Task description: Give the data again exactly, stopping after the "scientific name: Giraffa camelopardalis" line.

Excerpted records:
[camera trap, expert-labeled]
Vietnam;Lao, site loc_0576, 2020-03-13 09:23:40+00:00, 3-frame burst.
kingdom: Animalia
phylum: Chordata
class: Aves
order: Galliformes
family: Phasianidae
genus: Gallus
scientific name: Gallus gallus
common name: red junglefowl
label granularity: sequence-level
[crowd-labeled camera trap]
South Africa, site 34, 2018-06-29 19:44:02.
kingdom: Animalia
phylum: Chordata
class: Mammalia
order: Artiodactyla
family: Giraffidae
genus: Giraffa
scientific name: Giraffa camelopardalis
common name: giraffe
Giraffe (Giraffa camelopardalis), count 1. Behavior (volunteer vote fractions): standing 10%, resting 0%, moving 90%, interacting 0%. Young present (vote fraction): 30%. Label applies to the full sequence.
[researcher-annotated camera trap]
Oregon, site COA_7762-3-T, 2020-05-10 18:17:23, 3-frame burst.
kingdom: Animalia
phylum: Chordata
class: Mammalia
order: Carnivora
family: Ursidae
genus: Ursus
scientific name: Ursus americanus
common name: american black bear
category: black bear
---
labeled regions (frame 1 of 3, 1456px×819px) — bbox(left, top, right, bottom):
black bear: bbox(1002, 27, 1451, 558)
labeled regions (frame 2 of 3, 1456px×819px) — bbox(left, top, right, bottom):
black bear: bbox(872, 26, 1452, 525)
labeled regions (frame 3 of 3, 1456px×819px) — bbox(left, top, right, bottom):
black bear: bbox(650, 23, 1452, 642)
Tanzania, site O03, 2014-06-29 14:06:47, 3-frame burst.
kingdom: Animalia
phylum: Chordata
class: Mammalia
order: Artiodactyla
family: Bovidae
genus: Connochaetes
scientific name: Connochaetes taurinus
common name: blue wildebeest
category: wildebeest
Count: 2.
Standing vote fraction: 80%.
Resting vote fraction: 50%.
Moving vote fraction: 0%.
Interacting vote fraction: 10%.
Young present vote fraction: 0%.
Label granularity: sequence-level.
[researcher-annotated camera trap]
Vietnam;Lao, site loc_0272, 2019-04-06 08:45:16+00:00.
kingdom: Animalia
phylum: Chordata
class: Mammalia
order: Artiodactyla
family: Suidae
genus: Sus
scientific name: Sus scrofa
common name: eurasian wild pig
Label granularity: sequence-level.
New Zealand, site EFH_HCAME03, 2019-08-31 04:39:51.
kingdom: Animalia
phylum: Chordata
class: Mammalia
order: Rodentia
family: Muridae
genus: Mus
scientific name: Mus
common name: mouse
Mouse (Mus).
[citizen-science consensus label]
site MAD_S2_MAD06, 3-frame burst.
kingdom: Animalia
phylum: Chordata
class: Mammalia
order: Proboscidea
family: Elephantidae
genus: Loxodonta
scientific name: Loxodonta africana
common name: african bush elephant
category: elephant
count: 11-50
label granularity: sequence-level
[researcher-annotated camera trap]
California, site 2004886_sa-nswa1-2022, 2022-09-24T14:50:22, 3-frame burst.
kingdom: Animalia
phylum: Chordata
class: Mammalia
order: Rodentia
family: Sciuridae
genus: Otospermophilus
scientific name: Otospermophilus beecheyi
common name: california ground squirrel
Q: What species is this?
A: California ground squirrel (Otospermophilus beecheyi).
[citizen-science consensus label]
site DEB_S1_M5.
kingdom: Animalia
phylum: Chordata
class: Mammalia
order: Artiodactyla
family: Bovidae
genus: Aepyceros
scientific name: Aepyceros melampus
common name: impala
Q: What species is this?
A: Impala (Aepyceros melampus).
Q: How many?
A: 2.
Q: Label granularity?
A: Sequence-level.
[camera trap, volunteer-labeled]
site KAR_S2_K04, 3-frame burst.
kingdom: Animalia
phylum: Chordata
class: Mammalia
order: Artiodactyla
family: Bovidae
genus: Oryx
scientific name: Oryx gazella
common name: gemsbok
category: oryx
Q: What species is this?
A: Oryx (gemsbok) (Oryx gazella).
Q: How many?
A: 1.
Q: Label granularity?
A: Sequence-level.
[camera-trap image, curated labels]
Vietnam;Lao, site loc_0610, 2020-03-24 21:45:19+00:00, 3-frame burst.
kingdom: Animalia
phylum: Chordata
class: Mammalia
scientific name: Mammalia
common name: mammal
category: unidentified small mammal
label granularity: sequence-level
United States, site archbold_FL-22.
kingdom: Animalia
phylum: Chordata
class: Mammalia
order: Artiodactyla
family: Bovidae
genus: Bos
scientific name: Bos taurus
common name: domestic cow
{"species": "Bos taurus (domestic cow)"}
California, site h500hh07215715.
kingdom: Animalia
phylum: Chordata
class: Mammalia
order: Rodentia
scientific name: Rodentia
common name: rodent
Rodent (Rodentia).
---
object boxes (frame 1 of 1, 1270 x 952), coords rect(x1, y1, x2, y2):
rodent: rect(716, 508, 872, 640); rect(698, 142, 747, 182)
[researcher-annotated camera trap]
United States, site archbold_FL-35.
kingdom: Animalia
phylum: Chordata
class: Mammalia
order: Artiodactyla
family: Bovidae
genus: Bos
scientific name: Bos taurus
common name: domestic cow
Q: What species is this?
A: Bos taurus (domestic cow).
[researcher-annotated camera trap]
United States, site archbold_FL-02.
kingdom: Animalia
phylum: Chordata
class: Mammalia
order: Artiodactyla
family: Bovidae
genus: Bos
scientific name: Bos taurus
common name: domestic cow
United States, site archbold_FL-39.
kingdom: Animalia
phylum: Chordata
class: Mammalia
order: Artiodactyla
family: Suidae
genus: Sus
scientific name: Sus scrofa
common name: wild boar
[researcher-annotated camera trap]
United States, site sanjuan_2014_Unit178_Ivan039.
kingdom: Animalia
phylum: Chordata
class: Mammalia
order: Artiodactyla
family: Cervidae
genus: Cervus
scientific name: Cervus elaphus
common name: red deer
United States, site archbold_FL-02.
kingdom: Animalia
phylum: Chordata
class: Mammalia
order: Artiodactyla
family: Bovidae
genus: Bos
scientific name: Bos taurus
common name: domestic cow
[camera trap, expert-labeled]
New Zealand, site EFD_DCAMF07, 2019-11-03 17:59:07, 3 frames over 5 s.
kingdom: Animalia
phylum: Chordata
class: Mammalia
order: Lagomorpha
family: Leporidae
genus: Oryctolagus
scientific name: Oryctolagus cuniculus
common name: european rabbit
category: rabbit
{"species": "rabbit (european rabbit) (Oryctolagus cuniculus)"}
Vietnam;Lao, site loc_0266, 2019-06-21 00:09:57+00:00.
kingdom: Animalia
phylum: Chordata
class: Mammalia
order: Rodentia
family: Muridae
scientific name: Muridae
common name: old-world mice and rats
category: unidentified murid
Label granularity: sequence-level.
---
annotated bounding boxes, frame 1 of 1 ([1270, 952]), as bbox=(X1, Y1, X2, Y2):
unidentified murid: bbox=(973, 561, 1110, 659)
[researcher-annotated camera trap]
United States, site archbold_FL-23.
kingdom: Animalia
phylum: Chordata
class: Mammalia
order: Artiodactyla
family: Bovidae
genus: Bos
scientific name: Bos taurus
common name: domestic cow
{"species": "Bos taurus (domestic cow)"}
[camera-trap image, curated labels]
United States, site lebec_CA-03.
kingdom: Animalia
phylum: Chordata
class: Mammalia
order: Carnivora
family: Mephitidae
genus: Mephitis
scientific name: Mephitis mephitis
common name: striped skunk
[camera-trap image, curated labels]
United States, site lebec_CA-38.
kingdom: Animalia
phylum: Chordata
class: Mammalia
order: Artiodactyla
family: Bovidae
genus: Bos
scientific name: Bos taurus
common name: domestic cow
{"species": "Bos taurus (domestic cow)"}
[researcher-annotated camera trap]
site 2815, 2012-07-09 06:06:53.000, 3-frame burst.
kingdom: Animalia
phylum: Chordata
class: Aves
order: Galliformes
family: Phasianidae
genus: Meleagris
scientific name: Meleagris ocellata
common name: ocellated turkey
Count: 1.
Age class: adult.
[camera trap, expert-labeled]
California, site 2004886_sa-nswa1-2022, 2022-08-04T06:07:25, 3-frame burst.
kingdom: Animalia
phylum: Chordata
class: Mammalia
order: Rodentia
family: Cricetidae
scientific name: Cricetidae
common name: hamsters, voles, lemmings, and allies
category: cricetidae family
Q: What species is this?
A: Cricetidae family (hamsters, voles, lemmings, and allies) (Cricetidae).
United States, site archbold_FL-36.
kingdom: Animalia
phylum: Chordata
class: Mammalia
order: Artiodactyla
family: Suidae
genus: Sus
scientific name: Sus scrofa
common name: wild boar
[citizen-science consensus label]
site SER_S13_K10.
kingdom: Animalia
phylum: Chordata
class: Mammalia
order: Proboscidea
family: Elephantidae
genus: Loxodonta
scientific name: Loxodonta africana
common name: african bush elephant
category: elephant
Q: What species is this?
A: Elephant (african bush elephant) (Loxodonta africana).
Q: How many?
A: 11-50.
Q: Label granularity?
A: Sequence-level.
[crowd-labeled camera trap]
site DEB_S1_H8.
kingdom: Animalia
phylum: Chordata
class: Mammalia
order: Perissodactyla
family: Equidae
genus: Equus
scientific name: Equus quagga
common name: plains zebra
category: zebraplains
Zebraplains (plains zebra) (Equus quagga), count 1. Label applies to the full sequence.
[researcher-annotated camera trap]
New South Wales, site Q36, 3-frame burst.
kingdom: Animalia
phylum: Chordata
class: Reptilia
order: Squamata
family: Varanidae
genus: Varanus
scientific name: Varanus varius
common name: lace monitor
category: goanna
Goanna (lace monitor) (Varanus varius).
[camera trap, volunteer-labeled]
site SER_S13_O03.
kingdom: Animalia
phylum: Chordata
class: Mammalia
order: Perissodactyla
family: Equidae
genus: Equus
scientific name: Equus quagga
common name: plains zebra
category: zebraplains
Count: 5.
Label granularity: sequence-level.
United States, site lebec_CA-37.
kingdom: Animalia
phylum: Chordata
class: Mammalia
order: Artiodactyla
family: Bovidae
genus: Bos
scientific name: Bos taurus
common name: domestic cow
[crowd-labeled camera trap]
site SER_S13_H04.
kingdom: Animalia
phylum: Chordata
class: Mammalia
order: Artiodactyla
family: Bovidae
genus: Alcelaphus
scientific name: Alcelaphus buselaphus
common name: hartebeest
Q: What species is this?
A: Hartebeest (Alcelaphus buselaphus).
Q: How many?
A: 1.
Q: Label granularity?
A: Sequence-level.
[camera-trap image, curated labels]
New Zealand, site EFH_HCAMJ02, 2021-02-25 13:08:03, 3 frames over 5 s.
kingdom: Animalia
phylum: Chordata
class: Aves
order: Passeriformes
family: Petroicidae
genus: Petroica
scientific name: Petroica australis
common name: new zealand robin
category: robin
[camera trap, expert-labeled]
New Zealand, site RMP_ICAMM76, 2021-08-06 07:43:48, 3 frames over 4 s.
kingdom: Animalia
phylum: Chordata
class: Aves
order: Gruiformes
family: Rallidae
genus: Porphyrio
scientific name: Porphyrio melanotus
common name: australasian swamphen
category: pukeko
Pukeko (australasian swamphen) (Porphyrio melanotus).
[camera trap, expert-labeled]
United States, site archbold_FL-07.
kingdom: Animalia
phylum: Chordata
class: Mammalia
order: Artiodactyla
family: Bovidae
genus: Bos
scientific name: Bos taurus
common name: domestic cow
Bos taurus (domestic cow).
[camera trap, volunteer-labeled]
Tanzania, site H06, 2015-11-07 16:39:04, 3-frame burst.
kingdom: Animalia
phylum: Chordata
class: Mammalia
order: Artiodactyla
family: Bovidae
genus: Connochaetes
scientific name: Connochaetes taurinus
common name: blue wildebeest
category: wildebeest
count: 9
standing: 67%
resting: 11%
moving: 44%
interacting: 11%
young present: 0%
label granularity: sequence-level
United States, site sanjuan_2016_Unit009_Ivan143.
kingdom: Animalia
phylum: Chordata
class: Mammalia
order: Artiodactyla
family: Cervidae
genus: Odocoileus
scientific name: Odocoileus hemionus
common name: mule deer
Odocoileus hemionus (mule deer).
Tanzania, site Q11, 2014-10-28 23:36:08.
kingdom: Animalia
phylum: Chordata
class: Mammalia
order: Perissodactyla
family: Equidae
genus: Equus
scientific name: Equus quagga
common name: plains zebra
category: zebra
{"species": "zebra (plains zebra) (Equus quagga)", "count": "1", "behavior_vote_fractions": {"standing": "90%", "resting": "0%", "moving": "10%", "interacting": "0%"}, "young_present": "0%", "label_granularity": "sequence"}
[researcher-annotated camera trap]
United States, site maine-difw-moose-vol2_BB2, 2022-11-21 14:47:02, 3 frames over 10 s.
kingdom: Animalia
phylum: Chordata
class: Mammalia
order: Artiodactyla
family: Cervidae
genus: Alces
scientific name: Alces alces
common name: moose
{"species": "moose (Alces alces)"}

Output:
[camera trap, expert-labeled]
Vietnam;Lao, site loc_0576, 2020-03-13 09:23:40+00:00, 3-frame burst.
kingdom: Animalia
phylum: Chordata
class: Aves
order: Galliformes
family: Phasianidae
genus: Gallus
scientific name: Gallus gallus
common name: red junglefowl
label granularity: sequence-level
[crowd-labeled camera trap]
South Africa, site 34, 2018-06-29 19:44:02.
kingdom: Animalia
phylum: Chordata
class: Mammalia
order: Artiodactyla
family: Giraffidae
genus: Giraffa
scientific name: Giraffa camelopardalis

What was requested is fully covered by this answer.